Changes ahead: The future of patient engagement

Learn how healthcare providers can seize new opportunities as CMS expands payment for telehealth

By | 2 minute read | December 3, 2020

As if 2020 didn’t bring enough adjustments, it appears that 2021 will likely bring even more changes – particularly for healthcare providers. The Centers for Medicare & Medicaid (CMS), as well as other organizations, are continuously adapting proposed rules and changes to adhere to the current environment.

Even so, the main priority centers on the ongoing novel coronavirus (COVID-19) pandemic and the resources, tools, and processes that clinics, hospitals, and health systems need in order to maintain operations and appropriate patient care – such as adopting telehealth and focusing on patient engagement.

But what are the latest rulings? And what will they mean for your organization when it comes to telehealth, quality reporting and population health?

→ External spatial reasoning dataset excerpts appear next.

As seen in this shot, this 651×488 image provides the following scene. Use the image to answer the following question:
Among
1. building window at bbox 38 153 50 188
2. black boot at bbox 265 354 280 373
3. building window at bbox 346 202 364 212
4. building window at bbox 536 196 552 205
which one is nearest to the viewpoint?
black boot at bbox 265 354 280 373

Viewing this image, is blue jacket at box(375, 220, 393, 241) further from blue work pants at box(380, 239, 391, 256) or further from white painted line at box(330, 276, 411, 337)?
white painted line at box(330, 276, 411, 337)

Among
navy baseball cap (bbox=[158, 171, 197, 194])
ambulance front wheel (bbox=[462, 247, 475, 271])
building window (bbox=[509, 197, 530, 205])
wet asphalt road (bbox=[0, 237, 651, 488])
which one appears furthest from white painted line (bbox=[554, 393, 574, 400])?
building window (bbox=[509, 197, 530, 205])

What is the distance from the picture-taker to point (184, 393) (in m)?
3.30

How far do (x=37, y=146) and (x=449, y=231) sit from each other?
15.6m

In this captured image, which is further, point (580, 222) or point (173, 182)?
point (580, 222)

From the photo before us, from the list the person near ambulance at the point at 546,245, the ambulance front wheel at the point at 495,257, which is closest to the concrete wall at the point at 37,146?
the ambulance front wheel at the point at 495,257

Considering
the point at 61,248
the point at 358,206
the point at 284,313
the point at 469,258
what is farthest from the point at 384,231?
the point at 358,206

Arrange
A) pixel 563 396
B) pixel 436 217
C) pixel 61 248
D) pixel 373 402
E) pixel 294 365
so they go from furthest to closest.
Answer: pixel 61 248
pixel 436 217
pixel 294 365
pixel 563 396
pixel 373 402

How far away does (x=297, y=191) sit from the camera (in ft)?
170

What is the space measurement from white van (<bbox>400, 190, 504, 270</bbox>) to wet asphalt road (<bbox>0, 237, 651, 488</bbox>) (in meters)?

A new focus on telehealth reimbursement

As hospitals and health systems resume “normal” operations, telehealth visits are still very prevalent, and the first choice for many patients over a face-to-face appointment. Telehealth appointments can help save patients and providers time, while providing flexibility and improved access to care.

As a response to the pandemic and to telehealth necessity, CMS moved quickly to expand payment for these services and make it easier for Medicare beneficiaries to get convenient, high-quality care from the comfort of their home while avoiding unnecessary exposure.

Before this year’s public health emergency (PHE), only 14,000 beneficiaries received a Medicare telehealth service in a week. Compare this to the 10.1 million beneficiaries that received a Medicare telehealth service during the public health emergency. During the public health emergency, CMS added 135 services such as emergency department visits, initial inpatient and nursing facility visits, and discharge day management services, that could be paid when delivered by telehealth.1

CMS has now added 11 new services to the Medicare telehealth services list.2 Additionally, they have created new regulations to add additional service codes and clarify who can provide telehealth services. These proposed adjustments will ensure that patients are getting the adequate care they need and providers are prioritizing the type of visit for each individual case.

Preparing for change

In order to prepare for the new year, healthcare providers should consider:

  1. Developing strategies to continue to support care. How are you tracking and monitoring your patients and their visits? Is your organization equipped to prioritize visits?
  2. Understanding the regulatory and policy changes. Do you have the necessary tools – and team – in place to help?

Communication will be key in setting your organization up for success, and for providing your patients with the best care. Developing – then implementing – best practices and clinical guidelines can help ensure that your patients are getting the care they need and deserve.

How can you accomplish this? Through patient engagement technology.

Automated patient engagement solutions can help drive patients to the appropriate visit type by protocol, remind patients of appointments and even ensure that patients have the access they need for their care – but that’s not all. Patient engagement solutions are the key to preparing for the changes to come in 2021, and with the right tool, your organization can be ahead of the curve.